DIRECTION: Update the stretch from the start of the items through the line containing "sigmoid: (166, 261, 196, 288)", replacing "automated" with "manual" and leaving everything else unchanged. Omit the pictures from your output.

------------------------------------------------------------

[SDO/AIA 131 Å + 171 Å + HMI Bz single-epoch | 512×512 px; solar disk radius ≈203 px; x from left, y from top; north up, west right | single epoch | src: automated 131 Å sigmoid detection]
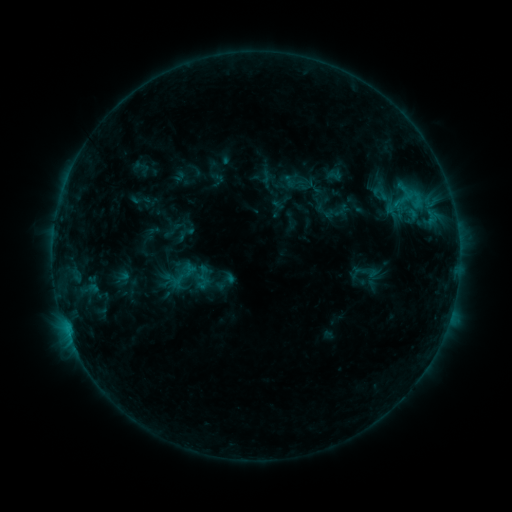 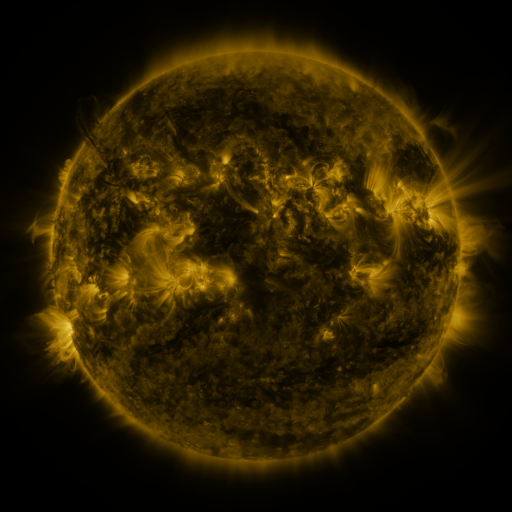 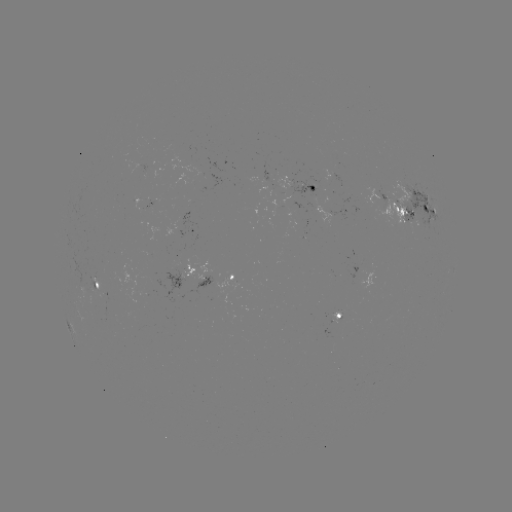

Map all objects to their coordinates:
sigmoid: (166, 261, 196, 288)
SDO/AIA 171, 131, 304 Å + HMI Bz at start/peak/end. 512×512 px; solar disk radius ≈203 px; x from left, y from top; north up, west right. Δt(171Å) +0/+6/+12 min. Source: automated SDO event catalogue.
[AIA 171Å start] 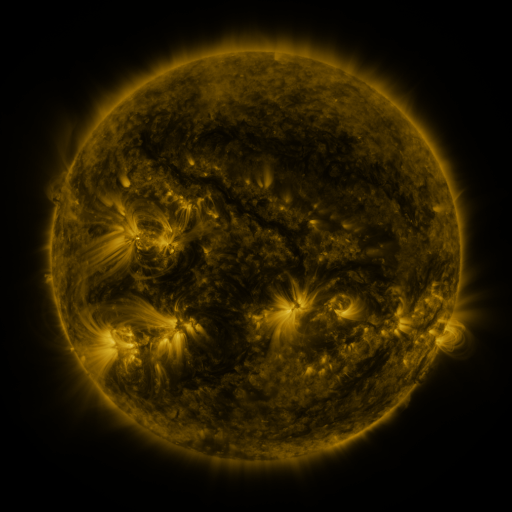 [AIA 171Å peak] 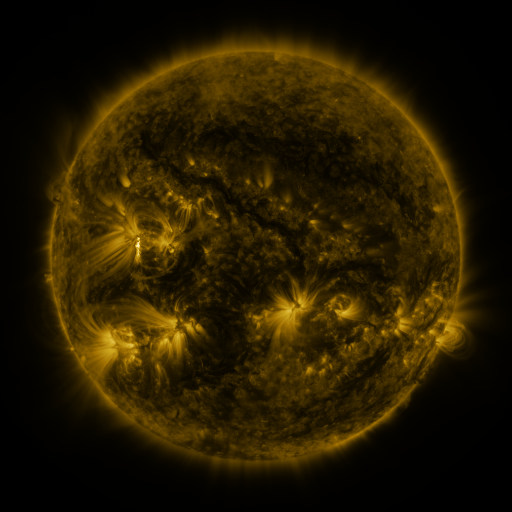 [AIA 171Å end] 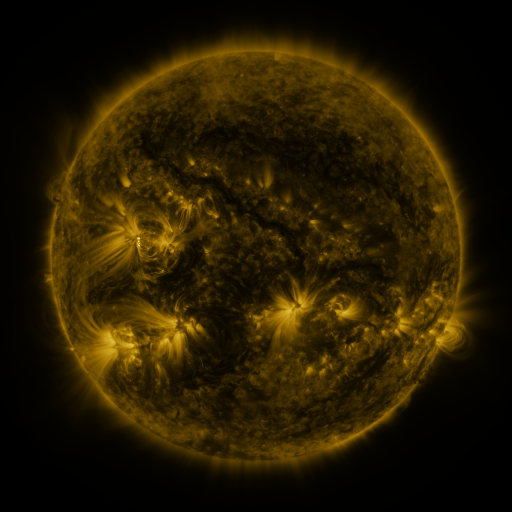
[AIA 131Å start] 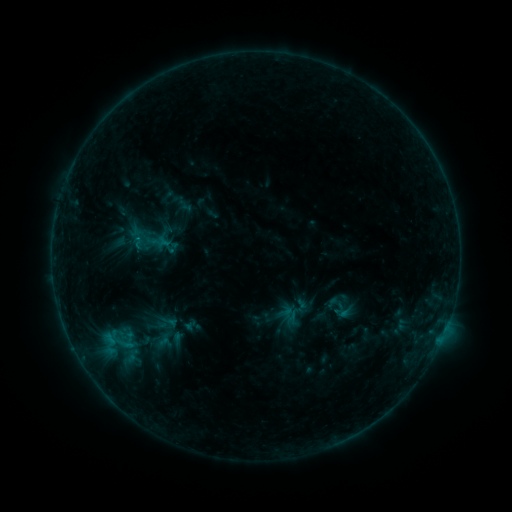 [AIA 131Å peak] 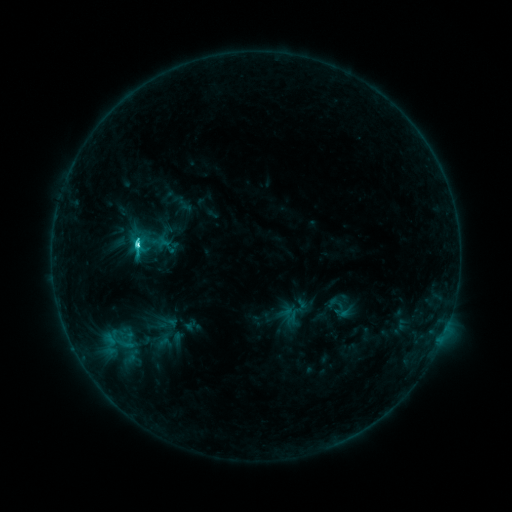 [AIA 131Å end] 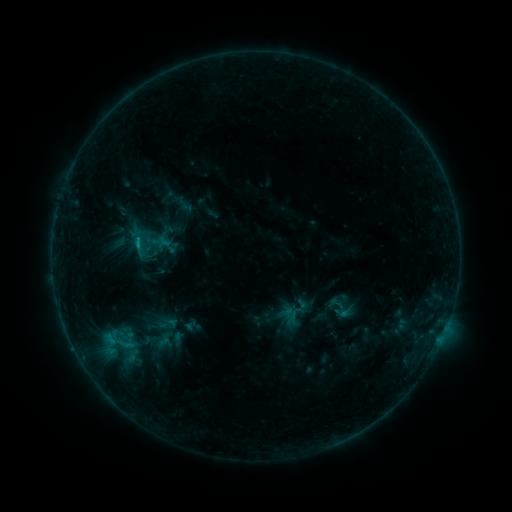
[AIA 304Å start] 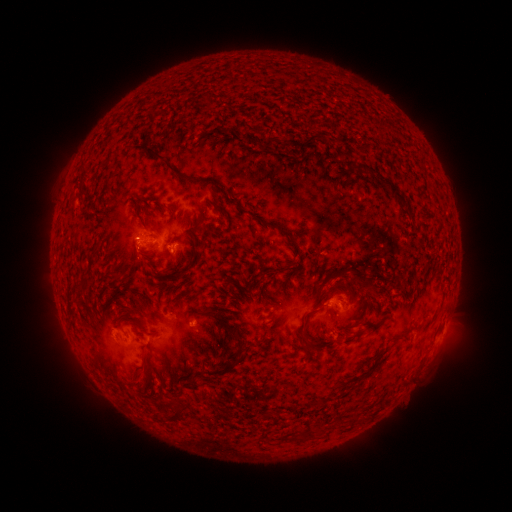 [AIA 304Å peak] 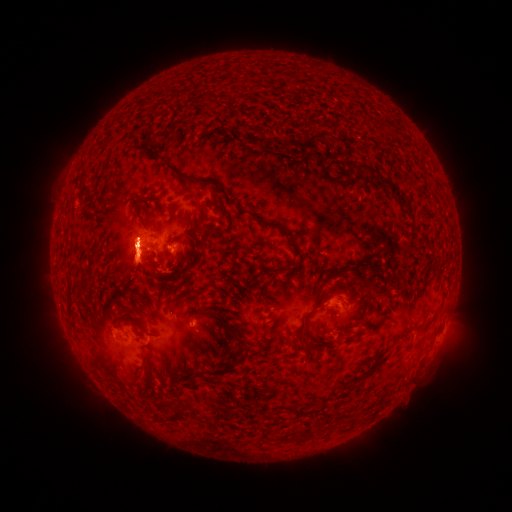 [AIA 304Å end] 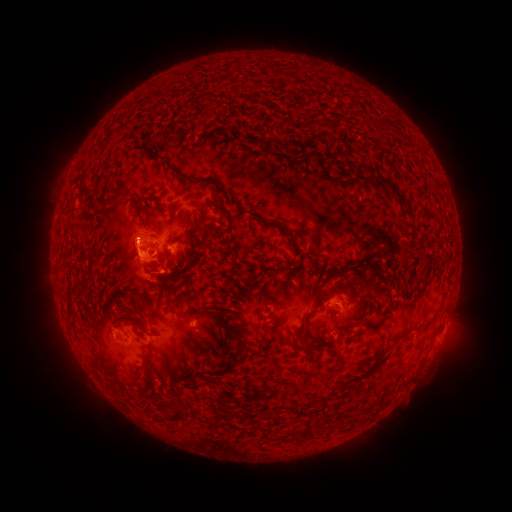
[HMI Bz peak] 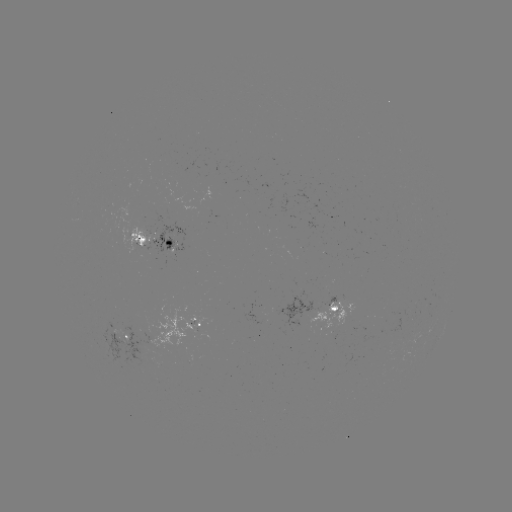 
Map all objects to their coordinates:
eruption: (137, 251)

------------------------------------------------------------

RESPONSE TO THIS EXERCISE:
[SDO/AIA 131 Å + 171 Å + HMI Bz single-epoch | 512×512 px; solar disk radius ≈203 px; x from left, y from top; north up, west right | single epoch | src: manual 131 Å sigmoid detection]

Map all objects to their coordinates:
sigmoid: (166, 261, 196, 288)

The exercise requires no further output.